I have been thus detailed in sketching his early years because upon these strange foundations the structure of his great fame and service was built. In the place of a school and university training fortune substituted these trials, hardships, and struggles as a preparation for the great work which he had to do.
It turned out to be exactly what the emergency required. Ten years instead at the public school and the university certainly never could have fitted this man for the unique work which was to be thrown upon him. Some other Moses would have had to lead us to our Jordan, to the sight of our promised land of liberty.
At the age of twenty-five he became a member of the Legislature of Illinois, and so continued for eight years, and, in the meantime, qualified himself by reading such law books as he could borrow at random--for he was too poor to buy any to be called to the Bar. For his second quarter of a century--during which a single term in Congress introduced him into the arena of national questions--he gave himself up to law and politics. In spite of his soaring ambition, his two years in Congress gave him no premonition of the great destiny that awaited him,--and at its close, in 1849, we find him an unsuccessful applicant to the President for appointment as Commissioner of the General Land Office--a purely administrative bureau; a fortunate escape for himself and for his country. Year by year his knowledge and power, his experience and reputation extended, and his mental faculties seemed to grow by what they fed on. His power of persuasion, which had always been marked, was developed to an extraordinary degree, now that he became engaged in congenial questions and subjects. Little by little he rose to prominence at the Bar, and became the most effective public speaker in the West. Not that he possessed any of the graces of the orator; but his logic was invincible, and his clearness and force of statement impressed upon his hearers the convictions of his honest mind, while his broad sympathies and sparkling and genial humor made him a universal favorite as far and as fast as his acquaintance extended.

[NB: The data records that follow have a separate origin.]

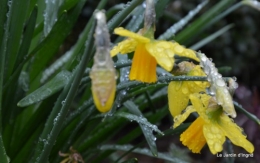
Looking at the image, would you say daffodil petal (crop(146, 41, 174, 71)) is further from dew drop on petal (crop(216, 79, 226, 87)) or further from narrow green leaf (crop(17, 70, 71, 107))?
narrow green leaf (crop(17, 70, 71, 107))

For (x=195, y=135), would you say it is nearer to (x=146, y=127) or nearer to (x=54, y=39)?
(x=146, y=127)

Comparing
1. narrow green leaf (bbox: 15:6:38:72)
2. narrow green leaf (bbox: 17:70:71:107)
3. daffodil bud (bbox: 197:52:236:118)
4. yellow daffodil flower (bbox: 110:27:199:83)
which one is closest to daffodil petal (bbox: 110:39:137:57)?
yellow daffodil flower (bbox: 110:27:199:83)

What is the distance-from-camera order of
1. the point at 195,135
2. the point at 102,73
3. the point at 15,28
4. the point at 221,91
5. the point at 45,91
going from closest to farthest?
1. the point at 102,73
2. the point at 221,91
3. the point at 195,135
4. the point at 45,91
5. the point at 15,28

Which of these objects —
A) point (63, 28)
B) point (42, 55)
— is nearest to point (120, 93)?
point (63, 28)

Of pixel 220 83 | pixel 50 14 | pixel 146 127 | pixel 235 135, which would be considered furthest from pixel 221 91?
pixel 50 14

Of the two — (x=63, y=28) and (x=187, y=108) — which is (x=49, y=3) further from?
(x=187, y=108)

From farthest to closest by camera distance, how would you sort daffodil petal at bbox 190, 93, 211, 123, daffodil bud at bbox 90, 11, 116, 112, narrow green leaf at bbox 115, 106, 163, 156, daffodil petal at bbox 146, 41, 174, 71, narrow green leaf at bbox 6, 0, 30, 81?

These twenty years that elapsed from the time of his establishment as a lawyer and legislator in Springfield, the new capital of Illinois, furnished a fitting theatre for the development and display of his great faculties, and, with his new and enlarged opportunities, he obviously grew in mental stature in this second period of his career, as if to compensate for the absolute lack of advantages under which he had suffered in youth.
As his powers enlarged, his reputation extended, for he was always before the people, felt a warm sympathy with all that concerned them, took a zealous part in the discussion of every public question, and made his personal influence ever more widely and deeply felt.
My, brethren of the legal profession will naturally ask me, how could this rough backwoodsman, whose youth had been spent in the forest or on the farm and the flatboat, without culture or training, education or study, by the random reading, on the wing, of a few miscellaneous law books, become a learned and accomplished lawyer? Well, he never did. He never would have earned his salt as a 'Writer' for the 'Signet', nor have won a place as advocate in the Court of Session, where the technique of the profession has reached its highest perfection, and centuries of learning and precedent are involved in the equipment of a lawyer. Dr. Holmes, when asked by an anxious young mother, "When should the education of a child begin?" replied, "Madam, at least two centuries before it is born!" and so I am sure it is with the Scots lawyer.
But not so in Illinois in 1840. Between i83o and x88o its population increased twenty-fold, and when Lincoln began practising law in Springfield in 1837, life in Illinois was very crude and ******, and so were the courts and the administration of justice. Books and libraries were scarce. But the people loved justice, upheld the law, and followed the courts, and soon found their favorites among the advocates. The fundamental principles of the common law, as set forth by Blackstone and Chitty, were not so difficult to acquire; and brains, common sense, force of character, tenacity of purpose, ready wit and power of speech did the rest, and supplied all the deficiencies of learning.